• _Exercise prompt_: Without copying the images, write out all the entries below verbatim.
━━━━━━━━━━━━━━━━━━━━
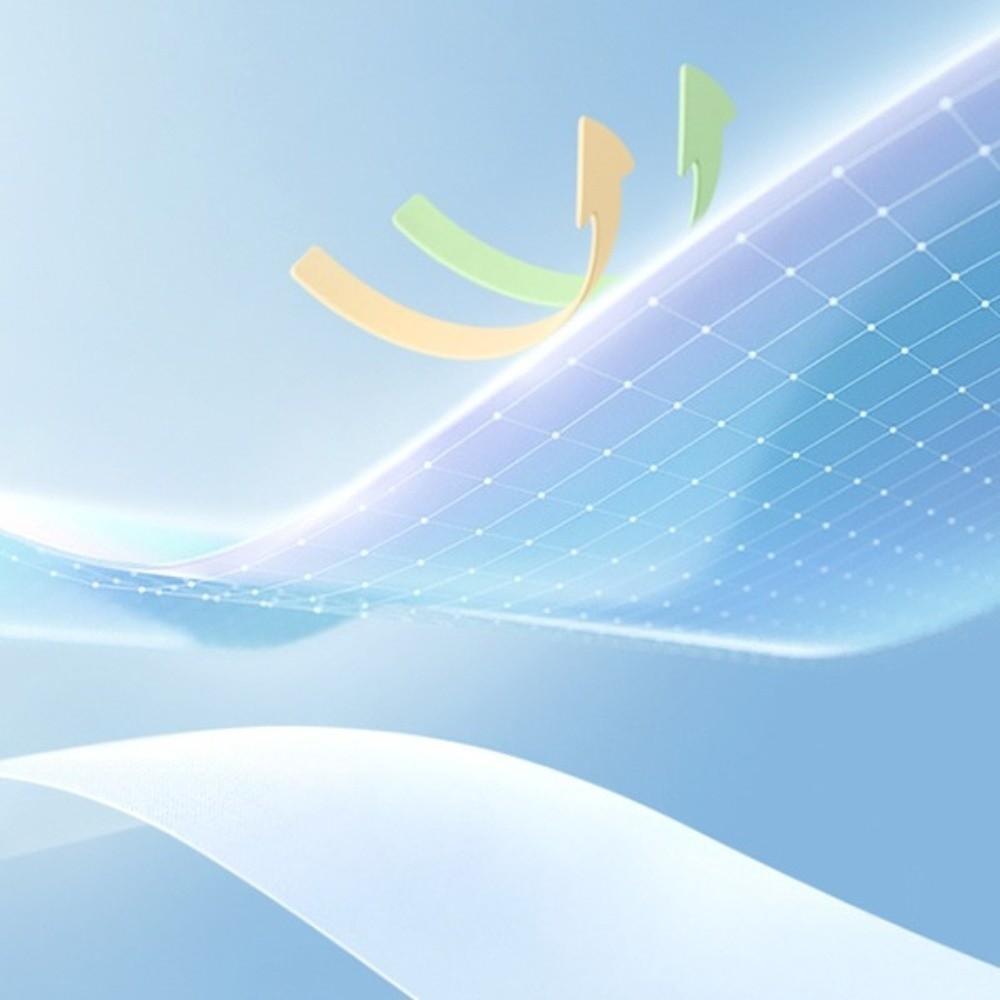 UV Protection Mini Sun Umbrella Sun Shad Vinyl Folding Umbrella  Daily Use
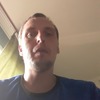 Анатолий, 37, г.Благовещенск Анатолий, 37, г.Благовещенск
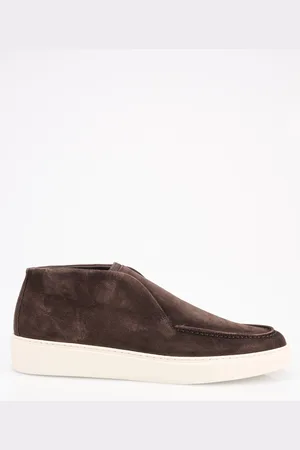 Giorgio Loafers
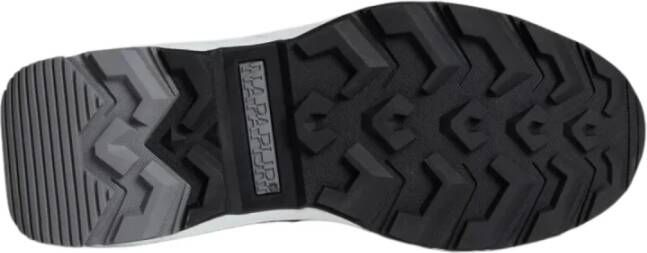 Napapijri Trail Running Sneakers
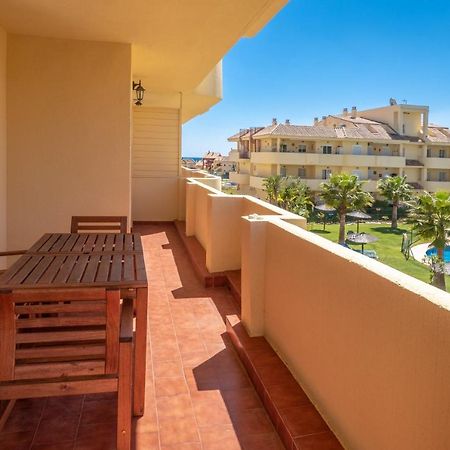 2263 - Beautiful Apt Close From Beach Манилва Экстерьер фото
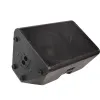 Купить XLine SPX-400 PRO по выгодной цене в Москве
━━━━━━━━━━━━━━━━━━━━
• _Result of this task_:
 UV Protection Mini Sun Umbrella Sun Shad Vinyl Folding Umbrella  Daily Use
 Анатолий, 37, г.Благовещенск Анатолий, 37, г.Благовещенск
 Giorgio Loafers
 Napapijri Trail Running Sneakers
 2263 - Beautiful Apt Close From Beach Манилва Экстерьер фото
 Купить XLine SPX-400 PRO по выгодной цене в Москве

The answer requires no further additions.